Here we see space sliding diagonally, sfumato for directional and compositional effects, colour and tone for the same and brush / paint handling..... bliss!  

And then came a summation in Moroni (Mrs. Wombat's "new favourite painter"... I don't think he'll really throw over Delacroix though...) 
1550, all that had had been learnt and was now being put to use for the emerging middle class ... no saints here.. just occasional patrons, even if somewhat doubtful as to their place in history and the veracity of the artist.
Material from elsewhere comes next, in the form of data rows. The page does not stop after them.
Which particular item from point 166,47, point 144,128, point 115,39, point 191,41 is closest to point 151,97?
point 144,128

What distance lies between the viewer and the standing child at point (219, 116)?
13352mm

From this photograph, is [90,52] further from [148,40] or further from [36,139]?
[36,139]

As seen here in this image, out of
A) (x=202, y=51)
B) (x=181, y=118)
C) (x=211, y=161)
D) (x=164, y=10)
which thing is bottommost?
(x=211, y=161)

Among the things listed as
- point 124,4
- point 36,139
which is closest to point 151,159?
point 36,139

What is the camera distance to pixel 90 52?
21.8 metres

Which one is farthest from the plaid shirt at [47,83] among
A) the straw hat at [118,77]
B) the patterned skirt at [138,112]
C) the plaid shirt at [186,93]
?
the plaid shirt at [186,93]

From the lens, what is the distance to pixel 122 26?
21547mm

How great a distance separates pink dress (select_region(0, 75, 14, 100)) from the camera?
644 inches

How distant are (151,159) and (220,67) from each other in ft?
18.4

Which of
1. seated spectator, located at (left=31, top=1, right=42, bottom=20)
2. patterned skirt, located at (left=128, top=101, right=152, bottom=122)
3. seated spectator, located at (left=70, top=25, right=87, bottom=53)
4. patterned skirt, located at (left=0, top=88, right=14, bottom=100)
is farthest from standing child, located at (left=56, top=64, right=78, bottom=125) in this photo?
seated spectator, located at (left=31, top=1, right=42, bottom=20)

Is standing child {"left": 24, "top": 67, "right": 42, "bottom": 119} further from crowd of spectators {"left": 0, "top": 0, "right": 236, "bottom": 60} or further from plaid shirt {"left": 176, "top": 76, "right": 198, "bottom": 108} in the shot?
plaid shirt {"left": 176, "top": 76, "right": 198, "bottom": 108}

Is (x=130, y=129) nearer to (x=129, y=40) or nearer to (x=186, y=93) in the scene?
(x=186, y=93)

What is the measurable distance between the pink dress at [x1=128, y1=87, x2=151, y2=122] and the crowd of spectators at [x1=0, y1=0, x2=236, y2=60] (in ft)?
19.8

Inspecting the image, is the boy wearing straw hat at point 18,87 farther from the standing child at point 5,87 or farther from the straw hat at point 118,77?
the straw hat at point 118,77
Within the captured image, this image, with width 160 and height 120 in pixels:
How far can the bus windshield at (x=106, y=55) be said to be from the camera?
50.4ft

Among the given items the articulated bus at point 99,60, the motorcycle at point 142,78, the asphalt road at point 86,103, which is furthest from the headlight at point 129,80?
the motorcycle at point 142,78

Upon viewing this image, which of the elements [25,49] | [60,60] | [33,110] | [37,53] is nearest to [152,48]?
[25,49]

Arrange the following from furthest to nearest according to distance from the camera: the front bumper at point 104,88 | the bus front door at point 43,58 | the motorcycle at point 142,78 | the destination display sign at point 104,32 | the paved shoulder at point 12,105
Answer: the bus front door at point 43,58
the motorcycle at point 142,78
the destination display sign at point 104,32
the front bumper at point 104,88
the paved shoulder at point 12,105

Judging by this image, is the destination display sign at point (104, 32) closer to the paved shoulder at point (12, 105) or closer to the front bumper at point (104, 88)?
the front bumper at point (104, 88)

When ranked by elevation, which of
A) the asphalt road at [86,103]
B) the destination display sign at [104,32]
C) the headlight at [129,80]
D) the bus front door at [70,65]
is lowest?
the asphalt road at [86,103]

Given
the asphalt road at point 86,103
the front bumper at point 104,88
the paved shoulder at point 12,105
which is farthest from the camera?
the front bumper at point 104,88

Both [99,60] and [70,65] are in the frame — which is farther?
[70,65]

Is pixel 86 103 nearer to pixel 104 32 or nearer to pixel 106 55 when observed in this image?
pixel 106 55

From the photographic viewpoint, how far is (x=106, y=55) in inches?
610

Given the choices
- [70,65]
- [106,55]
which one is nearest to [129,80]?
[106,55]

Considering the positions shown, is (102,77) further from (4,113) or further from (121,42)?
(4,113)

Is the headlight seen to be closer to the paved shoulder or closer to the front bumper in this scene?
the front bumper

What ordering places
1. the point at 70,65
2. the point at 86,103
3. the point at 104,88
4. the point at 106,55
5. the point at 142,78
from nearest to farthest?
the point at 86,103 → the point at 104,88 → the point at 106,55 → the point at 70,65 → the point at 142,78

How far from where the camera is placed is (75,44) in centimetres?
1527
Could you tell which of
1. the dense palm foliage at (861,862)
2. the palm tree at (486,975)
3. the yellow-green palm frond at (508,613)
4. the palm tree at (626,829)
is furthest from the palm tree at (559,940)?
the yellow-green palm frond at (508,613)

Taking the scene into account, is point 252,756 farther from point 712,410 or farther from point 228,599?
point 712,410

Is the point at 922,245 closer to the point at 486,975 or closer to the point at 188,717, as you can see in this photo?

Beautiful portraiture, just beautiful.

A terrific exhibition... and ta to Hayley at the boarding desk at Virgin Airlines for limiting our time from sitting in Canberra Airport waiting to fly back to Melbourne from four hours to 20 minutes... mwaaah
To the young couple, particularly, in the exhibition, who looked like they should have been at a football match... forget the notes supplied ... look at the works for more than 15 seconds.... allow you emotions and humanity to be engaged in a one to one ...for once; it will only be of benefit.
You weren't the only ones but were the worst "clocked" during a sit down break. 
One other thing was very noticeable .... there were no cameras: not even surreptitious mobiles! I've never checked the NGA's policy on that but it did make for a more relaxed viewing than some people provided in the Louvre.